SOUTH AFRICA – A new domestic South African airline launched on Wednesday, betting on low operating costs and oil prices to withstand an industry crisis that has left national flagship South Africa Airways struggling to survive and sunk other low-cost carriers.

The new carrier, Lift, part-founded by former Uber Africa executive Jonathan Ayache and Gidon Novick, who ran low-cost flyer, said it planned to avoid a cash-heavy operational model that hit its rivals.

“We’re fortunate, operating costs are as low as they’ve ever been. Obviously, that is subject to the exchange rate,” said Novick.

“Oil prices are pretty low. Aircraft values have almost halved, and people costs are also low, so we see a real opportunity,” he added.

The rand is its firmest in 10 months against the dollar and global oil prices crashed to a two-decade low in April, only recently returning to pre-Covid-19 levels near $50 per barrel.

Lift will fly 4th generation Airbus A320 aircraft leased from Global Aviation Operations, a South African-based charter firm.

“Oil prices are pretty low. Aircraft values have almost halved, and people costs are also low, so we see a real opportunity”

Gidon Novick – Co – founder, Lift

All of Lift’s seats will be economy and will operate between commercial hub Johannesburg and tourist favourite Cape Town.

It will compete directly with the state-owned South African Airways (SAA) subsidiary Mango, market leader, and FlySafair among others.

Like their global peers, they have struggled this year due to the Covid-19 pandemic related lockdowns, and restrictions on travel.

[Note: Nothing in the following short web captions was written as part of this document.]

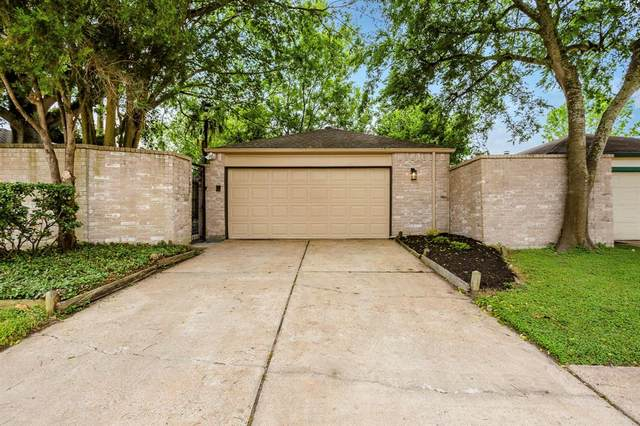 16223 Indian Mill Drive, Houston, TX 77082 (MLS #97461767) :: The SOLD by George Team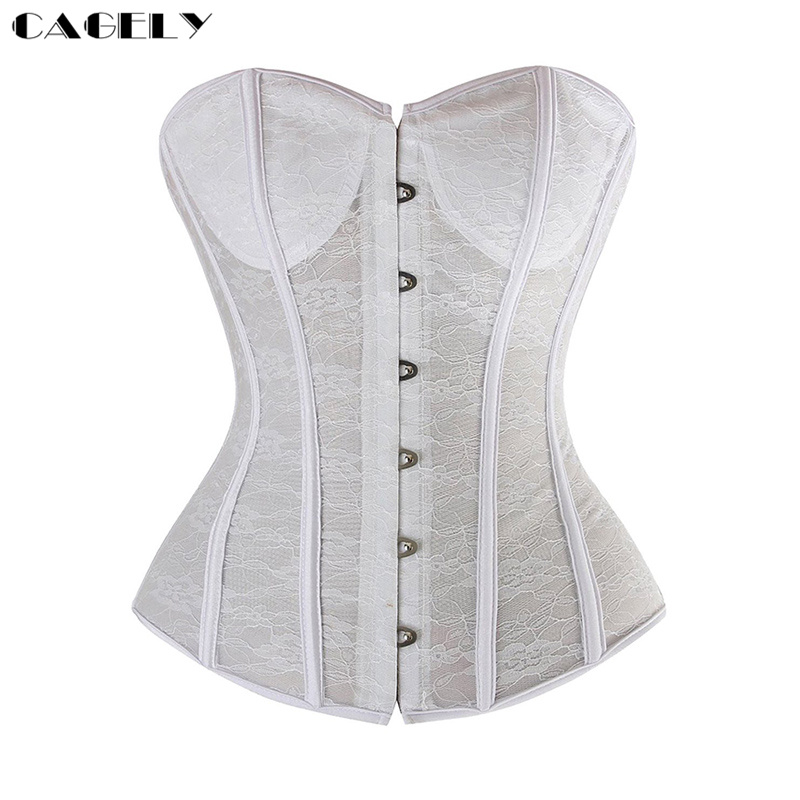 ff3d5330375 Lace Corset Sexy Bustier Wedding Corselet Summer Underwear Clothing Black  White Lingerie G-string Slimming
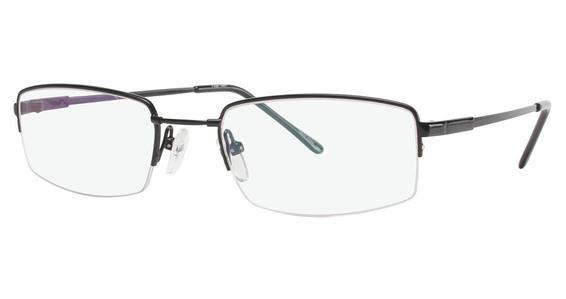 Capri Optics FX-29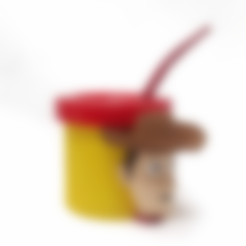 Download STL file Mate Woody (Toy Story) • Object to 3D print, fantasyimpresiones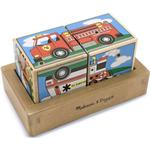 Sound - Building Games Melissa & Doug Vehicle Sound Blocks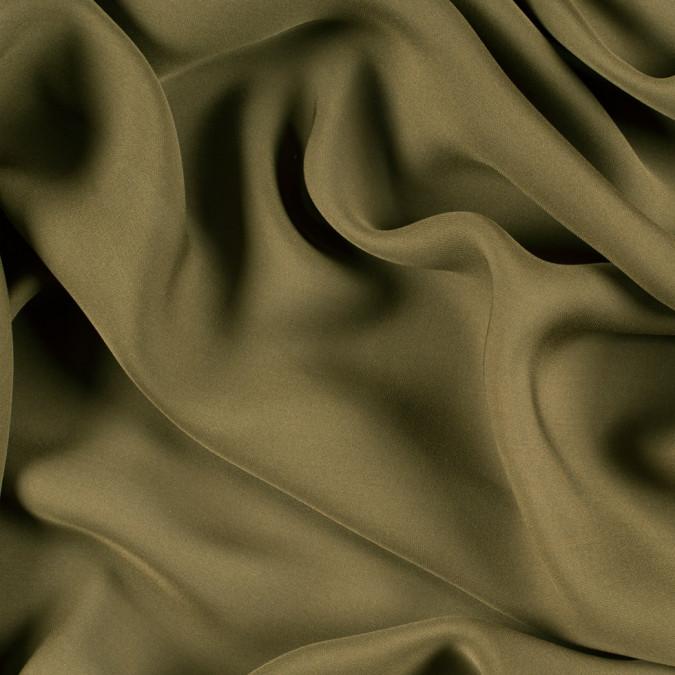 fir green silk double georgette pv6000 141 11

The health crisis exacerbated SAA’s problems that has seen it enter business rescue – a local form of bankruptcy protection last December after almost a decade of financial losses.

Comair is also in business rescue while SA Express is in liquidation.

This week, The International Air Transport Association (IATA) said passenger demand continued to disappoint and that African airlines’ traffic sank 78.6% in October from an 84.9% drop in September.

Lift, however, is betting on a return of tourists and business travellers, and what it sees as historically lower entry costs. 

Lift would not reveal what passenger numbers it is targeting.